Nov 14, 2016
Keeping our balance: A tale of two systems
"It's a discovery that is likely to be controversial," says Kathy Cullen, the senior researcher on a paper on the subject that was published recently in Nature Communications. She has been working on this problem for over a decade with her colleague Maurice Chacron who also teaches in McGill's Department of Physiology.
"What we've found is that there are two sensory channels that transmit information to the brain about how we move around in the world using fundamentally different approaches. No one has ever demonstrated anything of the kind before," says Cullen. "But what is even more exciting to us is that we believe that the different ways that each of these channels sends information to the brain is a legacy of the differences between needing to navigate in water and in air."
Two types of neural signaling to keep us in balance
By recording and analyzing the activity in the brains of macaques during movements experienced in their daily lives -- doing things like foraging, walking, running, climbing and grooming -- the researchers found that there were two very different kinds of signals being sent to their brains as the monkeys moved around.
"Scientists already knew that there were two different types of receptors that sense motion in the inner ears of animals that live on land, but we've never really understood why before," says Mohsen Jamali whose PhD research at McGill is responsible for the discovery. He is now a post-doctoral fellow at Harvard. "We found that it's because there are two very different kinds of signals that are being transmitted to neurons in the brain to keep us in balance. One is like the fluid stylings of a crooner sliding slowly from one note to the next, the other is rapid and very precisely timed -- a bit like the beat of a drum,as it responds to a guitar solo."
Changing sensory environments of move from sea to land
The researchers believe that the different kinds of signals used by these two channels to give us a sense of how we move around in the world are related to the major evolutionary changes in our pasts. They are, in fact, no less than echoes of the different strategies needed to navigate the changing sensory environments in which we were living.
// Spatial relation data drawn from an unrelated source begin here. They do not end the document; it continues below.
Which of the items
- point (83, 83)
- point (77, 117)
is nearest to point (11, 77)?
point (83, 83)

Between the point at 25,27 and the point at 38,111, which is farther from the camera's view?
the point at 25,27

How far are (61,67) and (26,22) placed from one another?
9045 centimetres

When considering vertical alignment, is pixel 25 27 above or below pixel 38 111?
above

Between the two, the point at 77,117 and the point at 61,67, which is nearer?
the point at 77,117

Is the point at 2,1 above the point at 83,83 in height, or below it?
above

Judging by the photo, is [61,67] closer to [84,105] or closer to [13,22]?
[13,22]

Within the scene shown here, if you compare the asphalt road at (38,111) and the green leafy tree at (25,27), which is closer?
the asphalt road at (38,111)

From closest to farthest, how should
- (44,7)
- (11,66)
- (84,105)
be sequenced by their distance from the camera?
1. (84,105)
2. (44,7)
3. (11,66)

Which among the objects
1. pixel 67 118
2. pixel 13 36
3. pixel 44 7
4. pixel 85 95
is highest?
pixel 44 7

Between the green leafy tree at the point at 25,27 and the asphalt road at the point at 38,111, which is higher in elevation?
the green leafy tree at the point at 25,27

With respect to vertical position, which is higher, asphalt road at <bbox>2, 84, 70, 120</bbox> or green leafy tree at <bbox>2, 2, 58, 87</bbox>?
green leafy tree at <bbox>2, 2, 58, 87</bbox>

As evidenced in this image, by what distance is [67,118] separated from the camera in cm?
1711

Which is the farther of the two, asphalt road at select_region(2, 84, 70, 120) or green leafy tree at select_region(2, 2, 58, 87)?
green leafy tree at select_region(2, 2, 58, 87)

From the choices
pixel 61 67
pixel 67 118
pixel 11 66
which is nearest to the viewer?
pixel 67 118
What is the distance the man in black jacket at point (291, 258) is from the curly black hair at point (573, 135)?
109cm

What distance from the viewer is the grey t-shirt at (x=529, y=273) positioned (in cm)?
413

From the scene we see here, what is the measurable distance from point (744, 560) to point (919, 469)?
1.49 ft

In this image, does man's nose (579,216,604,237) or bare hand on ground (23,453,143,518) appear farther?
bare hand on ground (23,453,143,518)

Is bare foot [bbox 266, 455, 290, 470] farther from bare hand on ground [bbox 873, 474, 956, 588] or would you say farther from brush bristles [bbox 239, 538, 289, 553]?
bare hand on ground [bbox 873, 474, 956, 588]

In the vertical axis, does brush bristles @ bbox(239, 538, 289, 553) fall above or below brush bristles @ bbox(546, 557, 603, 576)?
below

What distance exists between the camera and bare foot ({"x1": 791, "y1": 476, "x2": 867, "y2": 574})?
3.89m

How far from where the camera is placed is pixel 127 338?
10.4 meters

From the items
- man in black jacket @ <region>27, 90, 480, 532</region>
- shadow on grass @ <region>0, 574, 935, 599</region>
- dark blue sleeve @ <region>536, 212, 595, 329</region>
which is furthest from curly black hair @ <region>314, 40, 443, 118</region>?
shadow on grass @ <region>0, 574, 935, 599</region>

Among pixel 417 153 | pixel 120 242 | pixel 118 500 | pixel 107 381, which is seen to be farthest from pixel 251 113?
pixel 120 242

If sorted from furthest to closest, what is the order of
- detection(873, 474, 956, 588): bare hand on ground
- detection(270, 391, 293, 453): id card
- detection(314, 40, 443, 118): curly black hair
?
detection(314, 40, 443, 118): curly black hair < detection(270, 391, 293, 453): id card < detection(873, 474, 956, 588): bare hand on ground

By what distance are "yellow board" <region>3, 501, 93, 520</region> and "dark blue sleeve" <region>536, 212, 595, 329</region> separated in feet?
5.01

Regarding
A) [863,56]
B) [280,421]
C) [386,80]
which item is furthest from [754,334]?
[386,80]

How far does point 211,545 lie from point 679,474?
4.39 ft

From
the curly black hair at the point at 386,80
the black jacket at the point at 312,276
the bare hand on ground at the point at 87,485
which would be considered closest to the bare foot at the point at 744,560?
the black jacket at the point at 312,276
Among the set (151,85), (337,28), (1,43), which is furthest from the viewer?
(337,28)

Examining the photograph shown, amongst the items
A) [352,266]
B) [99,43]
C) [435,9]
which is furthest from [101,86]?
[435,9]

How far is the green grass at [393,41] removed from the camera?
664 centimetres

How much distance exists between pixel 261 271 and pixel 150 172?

"If you can imagine swimming in the sea, you have a sense of the resistance of water along with its muffling, almost viscous effect. So it makes sense that information about our movements would be transmitted to our brains using these smooth, slowly varying patterns that resemble the peaks and dips of sound in a singer's voice," says Chacron. "But because on land there is far less resistance than in the water, as we move around we need to be able to perceive and be prepared to react with extreme rapidity in order to keep our balance. That's where timing with millisecond precision becomes important."